Input:
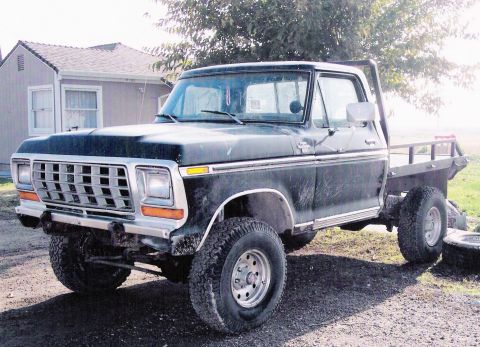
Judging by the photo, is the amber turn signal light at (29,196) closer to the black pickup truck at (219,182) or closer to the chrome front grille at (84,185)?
the black pickup truck at (219,182)

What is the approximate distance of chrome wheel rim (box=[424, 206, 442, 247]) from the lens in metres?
7.10

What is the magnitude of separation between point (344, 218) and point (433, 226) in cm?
206

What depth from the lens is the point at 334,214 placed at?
555cm

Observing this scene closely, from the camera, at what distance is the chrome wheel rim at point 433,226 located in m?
7.10

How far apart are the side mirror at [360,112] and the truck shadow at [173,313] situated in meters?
1.66

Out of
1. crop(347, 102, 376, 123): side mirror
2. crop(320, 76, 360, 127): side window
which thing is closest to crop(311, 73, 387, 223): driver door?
crop(320, 76, 360, 127): side window

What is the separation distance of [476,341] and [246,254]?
1.85 meters

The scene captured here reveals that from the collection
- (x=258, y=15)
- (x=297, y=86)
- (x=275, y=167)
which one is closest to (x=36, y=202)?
(x=275, y=167)

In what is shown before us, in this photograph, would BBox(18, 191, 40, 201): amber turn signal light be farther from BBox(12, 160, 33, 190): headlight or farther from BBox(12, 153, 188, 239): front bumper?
BBox(12, 153, 188, 239): front bumper

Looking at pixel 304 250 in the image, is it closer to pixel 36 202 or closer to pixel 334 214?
pixel 334 214

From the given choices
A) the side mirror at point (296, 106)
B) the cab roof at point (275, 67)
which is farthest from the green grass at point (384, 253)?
the cab roof at point (275, 67)

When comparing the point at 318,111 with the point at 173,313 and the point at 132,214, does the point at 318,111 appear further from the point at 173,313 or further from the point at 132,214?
the point at 173,313

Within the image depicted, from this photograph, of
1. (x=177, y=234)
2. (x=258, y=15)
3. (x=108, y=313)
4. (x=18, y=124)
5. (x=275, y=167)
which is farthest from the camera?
(x=18, y=124)

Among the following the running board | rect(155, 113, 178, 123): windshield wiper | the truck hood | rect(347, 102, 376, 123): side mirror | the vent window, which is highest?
the vent window
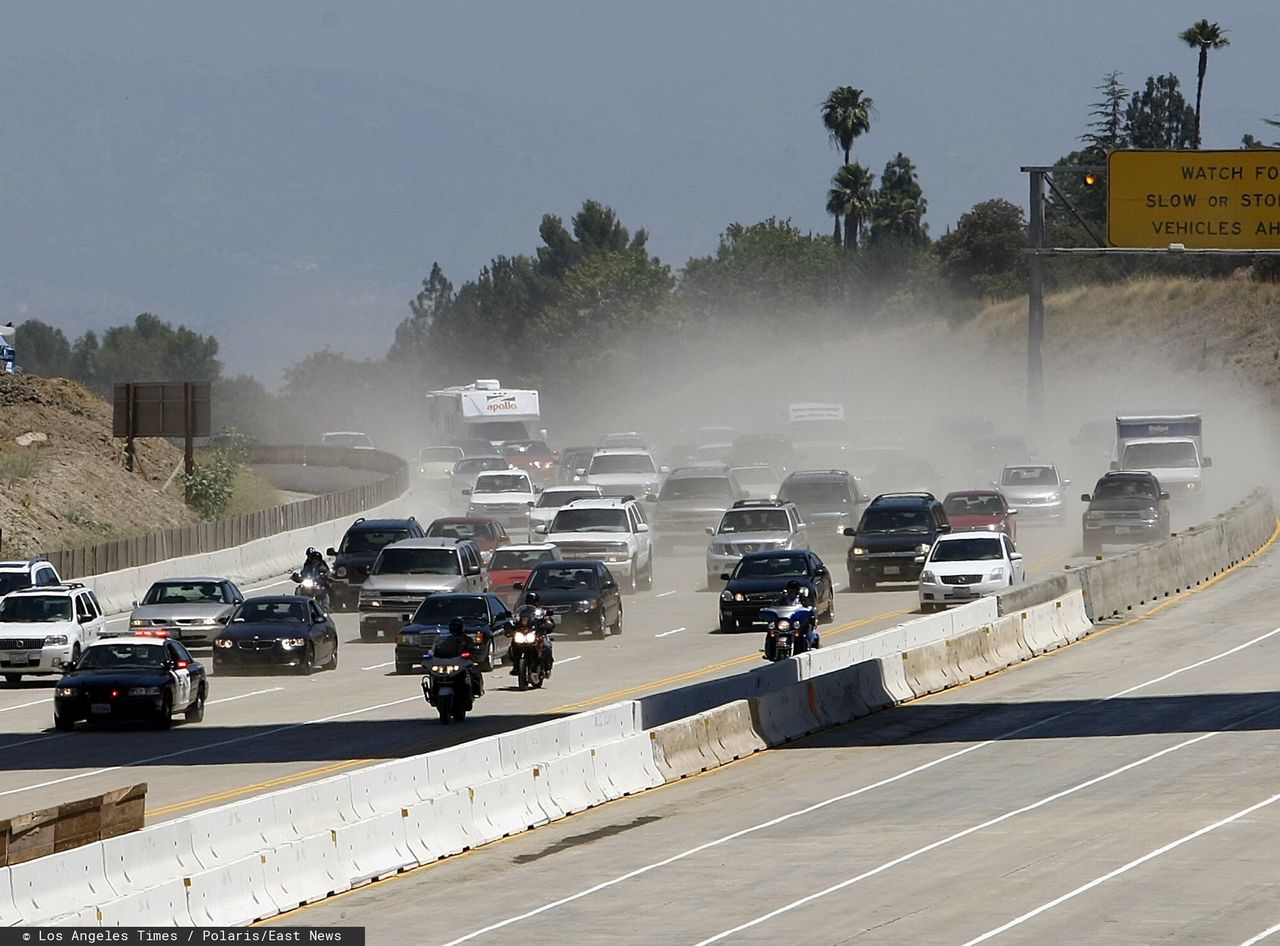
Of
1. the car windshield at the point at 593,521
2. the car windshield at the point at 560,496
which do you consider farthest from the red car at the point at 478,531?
the car windshield at the point at 560,496

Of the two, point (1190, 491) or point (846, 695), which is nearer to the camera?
point (846, 695)

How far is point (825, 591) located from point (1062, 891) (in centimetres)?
2276

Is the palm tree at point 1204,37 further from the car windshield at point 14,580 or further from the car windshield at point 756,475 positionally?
the car windshield at point 14,580

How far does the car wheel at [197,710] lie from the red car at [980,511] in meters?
23.2

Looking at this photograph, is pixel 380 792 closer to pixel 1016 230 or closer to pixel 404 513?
pixel 404 513

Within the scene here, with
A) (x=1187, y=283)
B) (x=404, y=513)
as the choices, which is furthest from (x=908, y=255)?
(x=404, y=513)

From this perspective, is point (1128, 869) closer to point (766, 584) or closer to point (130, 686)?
point (130, 686)

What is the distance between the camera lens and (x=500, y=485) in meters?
60.8

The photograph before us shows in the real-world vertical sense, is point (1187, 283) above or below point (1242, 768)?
above

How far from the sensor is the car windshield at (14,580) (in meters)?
38.5

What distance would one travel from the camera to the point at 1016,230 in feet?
472

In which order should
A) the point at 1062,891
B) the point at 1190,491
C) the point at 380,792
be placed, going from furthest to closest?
1. the point at 1190,491
2. the point at 380,792
3. the point at 1062,891

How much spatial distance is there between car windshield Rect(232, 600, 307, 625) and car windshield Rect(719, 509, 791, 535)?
12674 millimetres

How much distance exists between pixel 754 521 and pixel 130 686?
19.8m
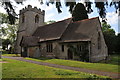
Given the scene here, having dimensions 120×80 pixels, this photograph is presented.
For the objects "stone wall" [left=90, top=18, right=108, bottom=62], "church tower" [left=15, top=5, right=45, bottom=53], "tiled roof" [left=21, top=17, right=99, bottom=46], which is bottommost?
"stone wall" [left=90, top=18, right=108, bottom=62]

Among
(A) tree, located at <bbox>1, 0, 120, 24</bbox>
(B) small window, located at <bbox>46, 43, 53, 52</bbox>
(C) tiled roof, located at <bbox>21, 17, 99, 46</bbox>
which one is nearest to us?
(A) tree, located at <bbox>1, 0, 120, 24</bbox>

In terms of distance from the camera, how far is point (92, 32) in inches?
854

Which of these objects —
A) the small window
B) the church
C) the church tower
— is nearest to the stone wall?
the church

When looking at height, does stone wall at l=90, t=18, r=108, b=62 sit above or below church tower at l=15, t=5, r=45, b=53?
below

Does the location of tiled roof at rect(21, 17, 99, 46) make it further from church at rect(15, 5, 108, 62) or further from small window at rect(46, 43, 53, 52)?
small window at rect(46, 43, 53, 52)

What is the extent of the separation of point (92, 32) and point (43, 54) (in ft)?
41.3

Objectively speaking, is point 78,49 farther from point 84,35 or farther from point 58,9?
point 58,9

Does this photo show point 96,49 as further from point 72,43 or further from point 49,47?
point 49,47

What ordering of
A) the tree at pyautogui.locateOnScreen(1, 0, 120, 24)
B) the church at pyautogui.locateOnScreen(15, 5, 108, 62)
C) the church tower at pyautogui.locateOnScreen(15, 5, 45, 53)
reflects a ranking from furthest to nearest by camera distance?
the church tower at pyautogui.locateOnScreen(15, 5, 45, 53) < the church at pyautogui.locateOnScreen(15, 5, 108, 62) < the tree at pyautogui.locateOnScreen(1, 0, 120, 24)

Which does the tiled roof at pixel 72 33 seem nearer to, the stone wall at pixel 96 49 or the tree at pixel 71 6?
the stone wall at pixel 96 49

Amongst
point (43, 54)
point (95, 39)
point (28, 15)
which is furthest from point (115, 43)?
point (28, 15)

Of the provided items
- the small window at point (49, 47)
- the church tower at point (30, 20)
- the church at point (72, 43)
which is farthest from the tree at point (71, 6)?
the church tower at point (30, 20)

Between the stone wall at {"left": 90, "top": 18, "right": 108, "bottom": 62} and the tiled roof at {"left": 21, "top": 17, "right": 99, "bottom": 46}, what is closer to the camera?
the stone wall at {"left": 90, "top": 18, "right": 108, "bottom": 62}

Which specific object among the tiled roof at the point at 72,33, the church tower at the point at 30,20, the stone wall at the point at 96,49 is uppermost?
the church tower at the point at 30,20
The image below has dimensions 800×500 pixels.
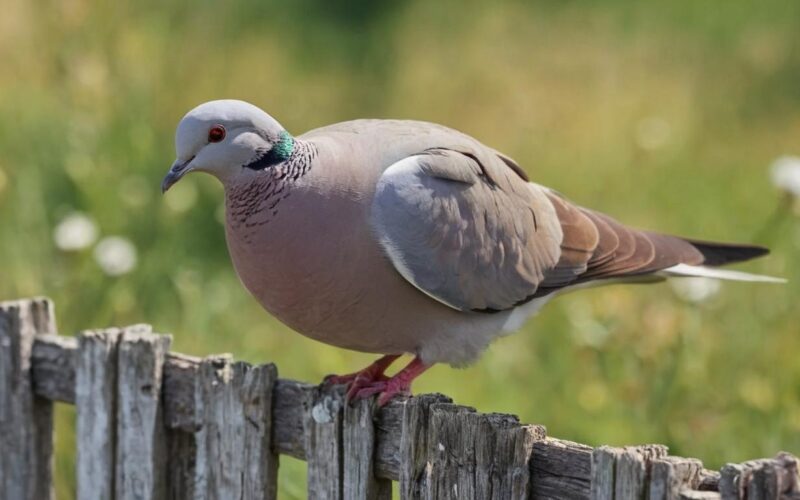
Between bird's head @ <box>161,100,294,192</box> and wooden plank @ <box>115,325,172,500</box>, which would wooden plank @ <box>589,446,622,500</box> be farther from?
wooden plank @ <box>115,325,172,500</box>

What the task asks: Reproduce the entries from the line containing "Which specific object" through the last entry, replacing "uppermost" with "highest" and keeping everything else the same. Omit the pictures.

Solution to this exercise:
Which specific object among the tiled roof at the point at 72,33, the church tower at the point at 30,20, the stone wall at the point at 96,49 is highest?
the church tower at the point at 30,20
The image below has dimensions 800×500 pixels.
Between bird's head @ <box>161,100,294,192</box> and wooden plank @ <box>115,325,172,500</box>, which would wooden plank @ <box>589,446,622,500</box> be farther from?
wooden plank @ <box>115,325,172,500</box>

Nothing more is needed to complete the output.